▶ [Tasks for this exercise]
**1)** Why does the disease-incidence text name the cyclic sports subgroup in connection with urinogenital disorders? Answer in one to three sentences.
**2)** In the disease-incidence text, what share of the EG was diagnosed with gastrointestinal disorders?
**3)** Copy the part of the disease-incidence text that begins at the words "Ranked third by" and stops after "and duodenal ulcer).".
(Beginning of Text segment)
Ranked third by the incidence rates were the cardiovascular system diseases (HT and ID) diagnosed in 15.0% of the EG, with 65.7% of the EG diagnosed with HT (hypertension disease) and 34.3% with ID (ischemic disease). By the sport subgroups in the EG, most vulnerable to the cardiovascular diseases was the speed-strength sports subgroup (25.8%) followed by the cyclic sports subgroup (15.2%); martial arts subgroup (14%) and the team sports subgroup (8.6%).

Gastrointestinal disorders were diagnosed in 11.2% of the EG (biliary dyskinesia, chronic cholecystitis, chronic gastritis, chronic pancreatitis, peptic ulcer and duodenal ulcer).

Respiratory system diseases and others (a few cases of anemia and skin diseases) were diagnosed relatively seldom in the EG (3.9% and 2.1%, respectively); and class 3/ 4 obesity was found in 1.7% of the EG. Furthermore, 9.0% of the EG was diagnosed with urinogenital diseases disorders with the highest incidence rate in the cyclic sports subgroup (15.2%), with the diseases dominated by pyelonephritis in the male subsample and adnexitis, fibroids and cervical erosion in the female subsample.
(End of Text segment)
(Beginning of Records shown)
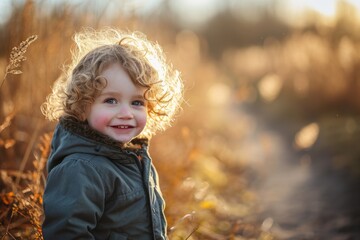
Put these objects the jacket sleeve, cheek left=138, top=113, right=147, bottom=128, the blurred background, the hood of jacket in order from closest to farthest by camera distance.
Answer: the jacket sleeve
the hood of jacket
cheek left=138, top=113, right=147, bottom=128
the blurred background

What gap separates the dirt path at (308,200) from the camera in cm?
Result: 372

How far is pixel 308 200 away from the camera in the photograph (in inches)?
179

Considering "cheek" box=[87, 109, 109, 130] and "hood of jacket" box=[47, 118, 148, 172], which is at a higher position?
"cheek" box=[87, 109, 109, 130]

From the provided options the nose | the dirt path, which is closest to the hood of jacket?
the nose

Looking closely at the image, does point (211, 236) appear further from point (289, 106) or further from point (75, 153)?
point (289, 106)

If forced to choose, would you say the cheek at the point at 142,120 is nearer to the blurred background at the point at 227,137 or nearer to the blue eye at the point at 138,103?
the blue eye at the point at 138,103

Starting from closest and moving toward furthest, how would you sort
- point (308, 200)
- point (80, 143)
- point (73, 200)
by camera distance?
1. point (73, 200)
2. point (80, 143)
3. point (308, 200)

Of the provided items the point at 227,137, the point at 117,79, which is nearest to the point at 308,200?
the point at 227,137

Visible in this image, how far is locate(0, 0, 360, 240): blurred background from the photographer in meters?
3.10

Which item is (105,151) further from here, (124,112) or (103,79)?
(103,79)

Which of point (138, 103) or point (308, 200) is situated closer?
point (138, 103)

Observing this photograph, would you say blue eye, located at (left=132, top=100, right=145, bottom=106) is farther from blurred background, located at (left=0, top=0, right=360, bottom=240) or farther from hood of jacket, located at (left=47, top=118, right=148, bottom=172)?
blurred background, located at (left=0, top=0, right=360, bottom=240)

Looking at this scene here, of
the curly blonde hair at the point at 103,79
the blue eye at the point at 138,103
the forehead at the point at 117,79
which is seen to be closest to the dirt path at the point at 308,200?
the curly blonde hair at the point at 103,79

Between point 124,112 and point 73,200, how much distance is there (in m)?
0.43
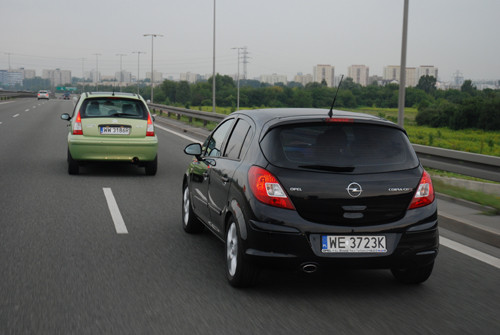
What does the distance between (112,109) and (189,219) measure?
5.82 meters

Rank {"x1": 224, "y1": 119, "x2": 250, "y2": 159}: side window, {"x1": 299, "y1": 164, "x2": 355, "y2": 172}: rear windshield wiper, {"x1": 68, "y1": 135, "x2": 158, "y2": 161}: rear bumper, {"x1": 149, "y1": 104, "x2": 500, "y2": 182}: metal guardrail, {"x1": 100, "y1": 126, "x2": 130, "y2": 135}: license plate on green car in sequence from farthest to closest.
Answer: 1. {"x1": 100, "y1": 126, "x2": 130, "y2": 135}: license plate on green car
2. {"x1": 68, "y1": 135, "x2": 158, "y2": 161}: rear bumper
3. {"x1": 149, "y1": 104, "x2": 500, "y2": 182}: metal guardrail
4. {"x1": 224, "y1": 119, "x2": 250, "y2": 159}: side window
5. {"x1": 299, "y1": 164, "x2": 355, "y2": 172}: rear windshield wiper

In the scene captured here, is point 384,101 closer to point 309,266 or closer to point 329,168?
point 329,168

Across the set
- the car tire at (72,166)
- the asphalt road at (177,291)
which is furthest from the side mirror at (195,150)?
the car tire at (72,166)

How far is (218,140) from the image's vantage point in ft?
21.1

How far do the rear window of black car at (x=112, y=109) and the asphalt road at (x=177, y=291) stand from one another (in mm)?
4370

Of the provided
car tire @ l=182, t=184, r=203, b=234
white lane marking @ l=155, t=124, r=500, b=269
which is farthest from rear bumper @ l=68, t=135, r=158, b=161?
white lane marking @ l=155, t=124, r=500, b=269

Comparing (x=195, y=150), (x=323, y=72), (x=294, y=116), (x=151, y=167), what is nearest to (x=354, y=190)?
(End of Records shown)
▶ [Exercise solutions]
**1)** The text names the cyclic sports subgroup because it had the highest incidence rate of urinogenital disorders, 15.2%.

**2)** 11.2% of the EG.

**3)**
Ranked third by the incidence rates were the cardiovascular system diseases (HT and ID) diagnosed in 15.0% of the EG, with 65.7% of the EG diagnosed with HT (hypertension disease) and 34.3% with ID (ischemic disease). By the sport subgroups in the EG, most vulnerable to the cardiovascular diseases was the speed-strength sports subgroup (25.8%) followed by the cyclic sports subgroup (15.2%); martial arts subgroup (14%) and the team sports subgroup (8.6%).

Gastrointestinal disorders were diagnosed in 11.2% of the EG (biliary dyskinesia, chronic cholecystitis, chronic gastritis, chronic pancreatitis, peptic ulcer and duodenal ulcer).